Practice is simply the act of doing something, whether that something is as complicated as playing a piano solo or as simple as washing the dishes. We call it practice when the act becomes a repeated behavior. Doing anything repeatedly makes you improve at doing that thing. Ng’ethe Maina & Staci K. Haines, The Transformative Power of Practice, Strozzi Inst. (2008). If you visit the internet to create a plan on how to run a marathon, there is plenty of advice on what you have to do to get to your ultimate goal. Whether you’re a novice or an expert, you can find a plan that will ultimately help you practice and develop the skills you need to run the race. If you fail to practice what you need to improve, you will continue down the track of being unfit and unable to run the marathon. As lawyers we are also in a race, a race to ensure a country, a legal community, and a justice system that are equitable. Many of our systems have been in existence from the founding of our country, getting to the illusive justice is a marathon as well. Whether you’re a novice or an expert, this race for justice is hard work. If practice is the act of doing something repeatedly to improve at it, then regardless of your conscious or unconscious effort, you are getting better at something.
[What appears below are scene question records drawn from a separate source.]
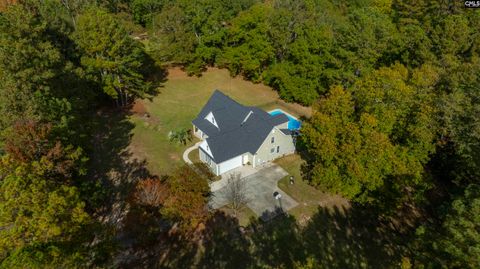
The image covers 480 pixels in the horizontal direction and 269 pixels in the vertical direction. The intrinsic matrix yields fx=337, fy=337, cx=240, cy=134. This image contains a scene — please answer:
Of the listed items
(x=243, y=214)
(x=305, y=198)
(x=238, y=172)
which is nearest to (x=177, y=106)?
(x=238, y=172)

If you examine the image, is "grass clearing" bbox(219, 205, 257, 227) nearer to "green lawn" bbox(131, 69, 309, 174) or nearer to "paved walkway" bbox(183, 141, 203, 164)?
"paved walkway" bbox(183, 141, 203, 164)

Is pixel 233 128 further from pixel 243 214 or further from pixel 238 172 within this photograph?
pixel 243 214

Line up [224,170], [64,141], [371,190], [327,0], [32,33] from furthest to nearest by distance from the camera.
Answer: [327,0] < [224,170] < [32,33] < [371,190] < [64,141]

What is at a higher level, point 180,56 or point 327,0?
point 327,0

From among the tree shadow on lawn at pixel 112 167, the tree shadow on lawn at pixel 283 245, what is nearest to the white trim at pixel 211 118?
the tree shadow on lawn at pixel 112 167

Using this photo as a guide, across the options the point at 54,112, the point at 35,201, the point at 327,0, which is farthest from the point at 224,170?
the point at 327,0

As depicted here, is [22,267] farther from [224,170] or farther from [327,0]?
[327,0]

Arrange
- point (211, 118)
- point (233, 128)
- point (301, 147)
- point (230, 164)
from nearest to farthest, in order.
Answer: point (230, 164) < point (233, 128) < point (211, 118) < point (301, 147)
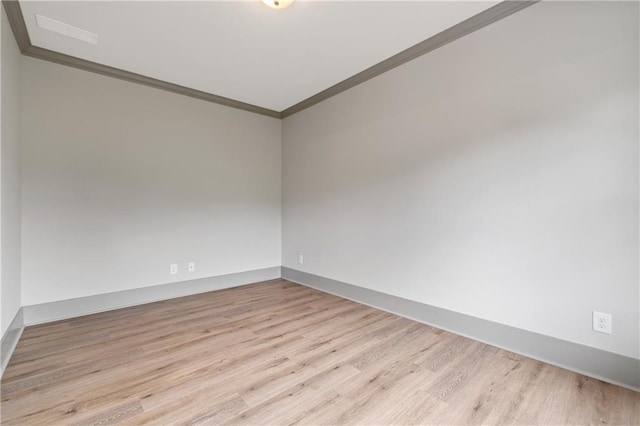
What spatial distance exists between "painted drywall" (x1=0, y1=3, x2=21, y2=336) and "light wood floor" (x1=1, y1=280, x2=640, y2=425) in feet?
1.36

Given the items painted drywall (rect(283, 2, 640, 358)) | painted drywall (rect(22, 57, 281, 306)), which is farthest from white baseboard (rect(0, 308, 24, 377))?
painted drywall (rect(283, 2, 640, 358))

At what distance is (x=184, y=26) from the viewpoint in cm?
228

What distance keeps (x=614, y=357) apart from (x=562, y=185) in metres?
1.08

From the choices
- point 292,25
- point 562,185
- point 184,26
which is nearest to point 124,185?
point 184,26

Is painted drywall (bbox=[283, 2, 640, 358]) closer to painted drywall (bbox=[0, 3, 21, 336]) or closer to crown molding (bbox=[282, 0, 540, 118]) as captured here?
crown molding (bbox=[282, 0, 540, 118])

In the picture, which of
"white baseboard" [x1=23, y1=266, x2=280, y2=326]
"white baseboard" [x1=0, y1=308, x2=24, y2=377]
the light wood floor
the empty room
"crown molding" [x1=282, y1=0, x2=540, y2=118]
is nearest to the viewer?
the light wood floor

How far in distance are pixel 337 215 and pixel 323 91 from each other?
157 cm

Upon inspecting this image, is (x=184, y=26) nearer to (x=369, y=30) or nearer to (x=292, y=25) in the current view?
(x=292, y=25)

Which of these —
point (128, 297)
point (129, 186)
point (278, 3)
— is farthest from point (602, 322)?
point (129, 186)

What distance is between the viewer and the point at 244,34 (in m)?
2.39

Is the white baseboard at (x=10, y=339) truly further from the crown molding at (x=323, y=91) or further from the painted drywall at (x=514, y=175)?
the painted drywall at (x=514, y=175)

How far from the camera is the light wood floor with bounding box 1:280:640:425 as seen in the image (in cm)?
148

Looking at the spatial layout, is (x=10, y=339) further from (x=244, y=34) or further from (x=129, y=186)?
(x=244, y=34)

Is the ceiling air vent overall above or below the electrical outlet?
above
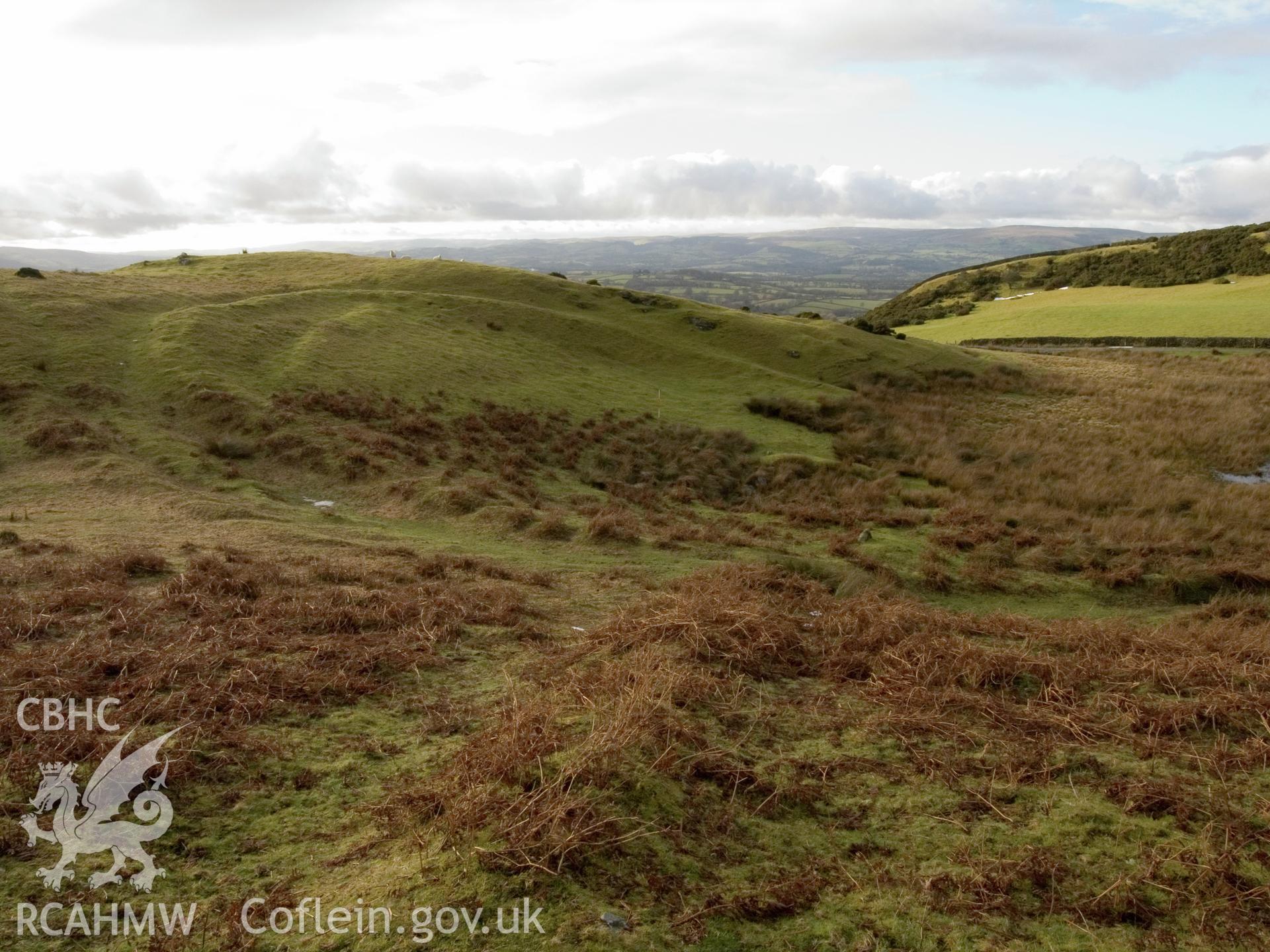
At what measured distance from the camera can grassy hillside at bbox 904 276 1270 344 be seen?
6781 cm

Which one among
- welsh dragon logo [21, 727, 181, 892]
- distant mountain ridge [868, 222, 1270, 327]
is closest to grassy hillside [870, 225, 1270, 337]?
distant mountain ridge [868, 222, 1270, 327]

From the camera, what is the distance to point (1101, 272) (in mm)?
94188

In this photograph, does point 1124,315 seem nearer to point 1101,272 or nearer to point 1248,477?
point 1101,272

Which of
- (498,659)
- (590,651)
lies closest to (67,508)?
(498,659)

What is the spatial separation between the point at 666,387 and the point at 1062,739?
33.3m

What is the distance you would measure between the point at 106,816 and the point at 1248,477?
41.0 m

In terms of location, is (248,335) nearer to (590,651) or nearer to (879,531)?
(879,531)

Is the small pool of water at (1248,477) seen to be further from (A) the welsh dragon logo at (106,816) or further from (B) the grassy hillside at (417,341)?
(A) the welsh dragon logo at (106,816)

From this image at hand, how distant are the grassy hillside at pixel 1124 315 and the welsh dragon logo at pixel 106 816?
69.2m

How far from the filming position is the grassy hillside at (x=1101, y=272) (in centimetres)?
8500

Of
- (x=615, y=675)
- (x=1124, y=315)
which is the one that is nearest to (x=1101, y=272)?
(x=1124, y=315)

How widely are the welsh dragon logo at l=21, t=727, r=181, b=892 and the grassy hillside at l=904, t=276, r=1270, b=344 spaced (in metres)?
69.2

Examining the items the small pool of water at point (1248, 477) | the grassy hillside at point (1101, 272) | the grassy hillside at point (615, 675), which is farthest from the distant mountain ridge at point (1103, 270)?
the grassy hillside at point (615, 675)

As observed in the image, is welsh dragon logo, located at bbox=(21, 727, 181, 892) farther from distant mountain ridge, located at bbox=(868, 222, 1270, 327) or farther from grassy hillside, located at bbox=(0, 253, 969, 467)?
distant mountain ridge, located at bbox=(868, 222, 1270, 327)
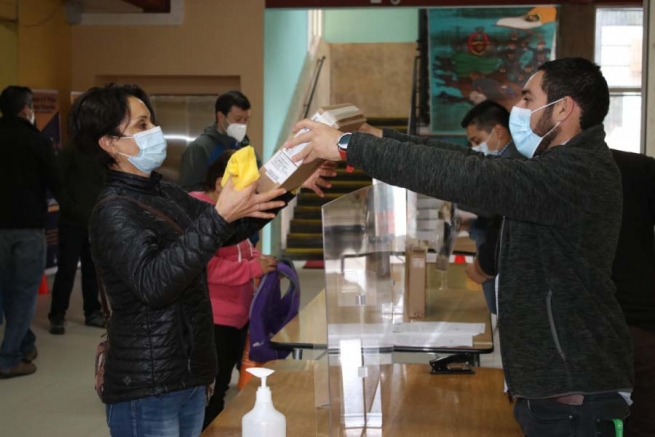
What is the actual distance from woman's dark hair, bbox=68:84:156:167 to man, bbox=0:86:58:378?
11.9 ft

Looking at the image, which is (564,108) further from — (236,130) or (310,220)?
(310,220)

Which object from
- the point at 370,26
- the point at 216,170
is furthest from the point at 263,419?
the point at 370,26

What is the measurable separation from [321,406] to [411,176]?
2.69ft

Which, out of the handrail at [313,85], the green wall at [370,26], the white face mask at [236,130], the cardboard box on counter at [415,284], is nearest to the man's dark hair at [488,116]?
the cardboard box on counter at [415,284]

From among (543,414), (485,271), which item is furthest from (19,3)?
(543,414)

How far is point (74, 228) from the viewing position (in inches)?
Answer: 285

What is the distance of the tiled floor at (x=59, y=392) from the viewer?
505cm

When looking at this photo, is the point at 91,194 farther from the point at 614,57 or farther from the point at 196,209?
the point at 614,57

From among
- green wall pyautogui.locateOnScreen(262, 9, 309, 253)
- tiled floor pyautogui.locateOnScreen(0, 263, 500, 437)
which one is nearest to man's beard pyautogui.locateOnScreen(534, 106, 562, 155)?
tiled floor pyautogui.locateOnScreen(0, 263, 500, 437)

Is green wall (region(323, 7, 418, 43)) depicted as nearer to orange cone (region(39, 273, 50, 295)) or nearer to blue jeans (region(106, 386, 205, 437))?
orange cone (region(39, 273, 50, 295))

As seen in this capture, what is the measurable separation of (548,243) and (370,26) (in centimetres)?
1460

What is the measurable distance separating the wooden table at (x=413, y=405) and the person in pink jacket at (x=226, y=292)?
0.81m

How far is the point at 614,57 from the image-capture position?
12.5 meters

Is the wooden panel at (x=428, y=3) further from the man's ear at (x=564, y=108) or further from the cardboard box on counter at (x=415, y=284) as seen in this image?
the man's ear at (x=564, y=108)
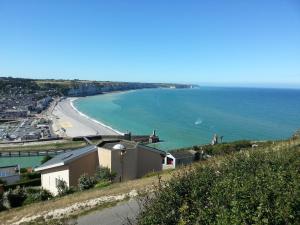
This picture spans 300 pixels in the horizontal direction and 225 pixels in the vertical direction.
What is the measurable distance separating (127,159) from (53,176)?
4988mm

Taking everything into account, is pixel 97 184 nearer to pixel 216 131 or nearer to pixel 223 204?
pixel 223 204

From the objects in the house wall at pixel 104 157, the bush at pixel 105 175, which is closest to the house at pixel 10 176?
the house wall at pixel 104 157

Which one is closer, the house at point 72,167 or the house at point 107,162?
the house at point 107,162

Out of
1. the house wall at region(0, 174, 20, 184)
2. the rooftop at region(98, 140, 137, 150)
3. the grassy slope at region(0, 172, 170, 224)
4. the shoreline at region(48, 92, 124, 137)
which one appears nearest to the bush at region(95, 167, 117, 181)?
the rooftop at region(98, 140, 137, 150)

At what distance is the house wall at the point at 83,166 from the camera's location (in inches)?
783

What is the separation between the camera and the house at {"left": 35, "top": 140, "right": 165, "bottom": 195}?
19672mm

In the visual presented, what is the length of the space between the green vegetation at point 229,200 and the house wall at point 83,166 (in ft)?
41.0

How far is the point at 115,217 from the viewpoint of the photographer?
34.8 feet

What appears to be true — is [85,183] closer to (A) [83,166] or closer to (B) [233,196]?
(A) [83,166]

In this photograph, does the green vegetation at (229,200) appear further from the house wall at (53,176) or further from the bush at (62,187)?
the house wall at (53,176)

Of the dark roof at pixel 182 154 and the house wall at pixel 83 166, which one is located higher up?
the house wall at pixel 83 166

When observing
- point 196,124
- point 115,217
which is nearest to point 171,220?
point 115,217

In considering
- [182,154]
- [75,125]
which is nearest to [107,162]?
[182,154]

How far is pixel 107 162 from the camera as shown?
64.4 feet
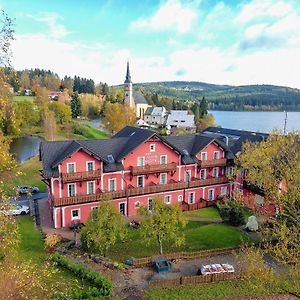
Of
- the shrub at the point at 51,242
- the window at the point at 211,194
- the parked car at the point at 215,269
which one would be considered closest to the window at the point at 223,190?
the window at the point at 211,194

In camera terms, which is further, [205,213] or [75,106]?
[75,106]

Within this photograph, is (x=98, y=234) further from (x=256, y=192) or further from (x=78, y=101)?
(x=78, y=101)

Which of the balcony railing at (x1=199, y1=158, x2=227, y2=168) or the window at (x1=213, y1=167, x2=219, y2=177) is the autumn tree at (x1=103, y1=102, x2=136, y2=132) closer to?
the window at (x1=213, y1=167, x2=219, y2=177)

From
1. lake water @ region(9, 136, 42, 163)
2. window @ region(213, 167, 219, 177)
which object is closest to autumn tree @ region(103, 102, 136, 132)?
lake water @ region(9, 136, 42, 163)

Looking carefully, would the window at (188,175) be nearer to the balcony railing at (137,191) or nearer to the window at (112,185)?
the balcony railing at (137,191)

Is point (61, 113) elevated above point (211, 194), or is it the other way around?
point (61, 113)

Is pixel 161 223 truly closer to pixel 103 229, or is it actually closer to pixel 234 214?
pixel 103 229

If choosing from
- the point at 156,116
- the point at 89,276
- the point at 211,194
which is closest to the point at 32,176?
the point at 211,194

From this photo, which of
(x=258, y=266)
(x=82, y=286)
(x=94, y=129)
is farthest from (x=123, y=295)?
Answer: (x=94, y=129)
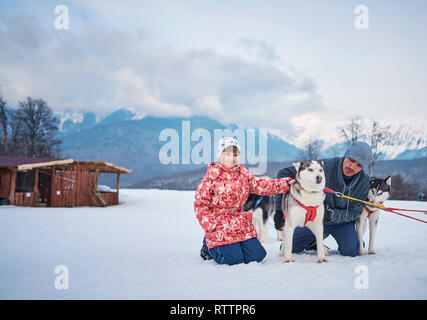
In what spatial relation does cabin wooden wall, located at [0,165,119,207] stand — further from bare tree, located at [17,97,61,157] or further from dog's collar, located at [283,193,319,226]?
bare tree, located at [17,97,61,157]

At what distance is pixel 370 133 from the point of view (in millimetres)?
39281

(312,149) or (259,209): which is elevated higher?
(312,149)

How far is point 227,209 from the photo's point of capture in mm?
3584

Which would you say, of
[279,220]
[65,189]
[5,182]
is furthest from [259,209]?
[5,182]

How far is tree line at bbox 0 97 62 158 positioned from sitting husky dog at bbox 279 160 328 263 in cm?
3548

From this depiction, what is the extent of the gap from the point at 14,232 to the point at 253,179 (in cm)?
629

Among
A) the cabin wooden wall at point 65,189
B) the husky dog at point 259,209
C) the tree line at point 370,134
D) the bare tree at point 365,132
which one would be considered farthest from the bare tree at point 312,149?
the husky dog at point 259,209

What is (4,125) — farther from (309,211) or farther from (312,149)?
(312,149)

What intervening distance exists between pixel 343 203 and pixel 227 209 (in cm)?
179

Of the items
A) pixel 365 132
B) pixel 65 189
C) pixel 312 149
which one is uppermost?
Result: pixel 365 132

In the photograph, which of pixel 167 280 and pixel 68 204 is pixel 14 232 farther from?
pixel 68 204

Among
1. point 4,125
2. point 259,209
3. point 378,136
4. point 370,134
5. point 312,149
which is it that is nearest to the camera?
point 259,209

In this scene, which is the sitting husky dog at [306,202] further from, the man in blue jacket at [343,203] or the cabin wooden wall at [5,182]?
the cabin wooden wall at [5,182]

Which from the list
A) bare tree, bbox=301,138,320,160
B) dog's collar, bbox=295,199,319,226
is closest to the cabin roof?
dog's collar, bbox=295,199,319,226
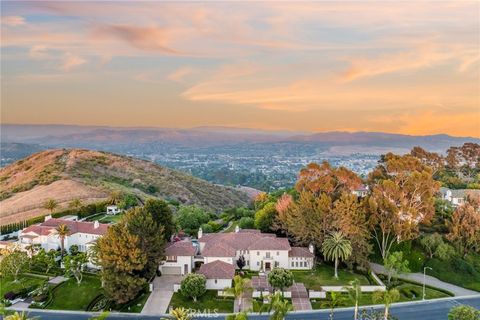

If you allow your brain to make unconscious decisions and judgments for you, you will continue to improve in the making of decision unconsciously. Continuing to do nothing, while knowing that your brain works to contribute to your bias, continues you down the track of being unfit for justice and at risk of perpetuating harm. However, if you practice critical and thoughtful engagement, you will improve in seeing beyond the surface through a bias lens. We are learning through either our conscious behavior or our unconscious behavior. To become competent at any behavior, we have to get there in stages. Mike Kavis, The Four Stages of Cloud Competence, Forbes (Oct 21, 2015).

One stage, intentional practices are those that we choose to do to transform the way we show up in the world. Through new practices we increase choice and alignment with our values. To garner a change in our criminal justice system and make it just, we must practice, ultimately controlling the functioning of our minds.

As a Black woman, I considered the expectations I have for myself, for my daughter, and for my country. I see how women of color are held to impossible standards and the suffering they endure when they fall short of imposed expectations. As a legal professional, I contemplated my responsibility to our criminal legal system, a system that often holds the lives of individuals and concerns the basic right of freedom in human hands. As a DEI professional, I envisioned my capacity to help clear the fog associated with bias and center marginalized perspectives for privileged identities. Despite being told “no” or to “stay in your place,” I know that “we shall overcome.” Remaining grounded in optimism, faith, truth, and service, I might be exhausted but I am not finished, because this is the moment in the American experiment that I was made for. This is the moment where the foundational principles of justice, fairness, diversity, equity, and inclusion are more important than ever. This is why it is imperative to follow ABA Resolution 107 and make DEI training a mandatory component of attorney training. ABA Resolution 107 (adopted Feb. 8, 2016). “The light of America’s promise will always burn bright as long as we never give up and as long as we keep fighting.” Vice President Kamala Harris.

Addressing these five DEI myths can help us to better understand our multifaceted selves and value the labor of all the perspectives in the theater. Considering the bias underlying the foundation of our legal analysis can help us see more clearly and engage more critically with ourselves and others, not just as stakeholders in this system, but as multifaceted individuals. A color-conscious ideology, grounded in the principles of fairness and justice that leads to a cultural cohesion in our system where we recognize and value other perspectives and the flaws in our own, with unrelenting conscious practice may lead to a better, more equitable legal system. An improved understanding of ourselves and an improved appreciation of other perspectives will produce better results in our legal system and ultimately a better America.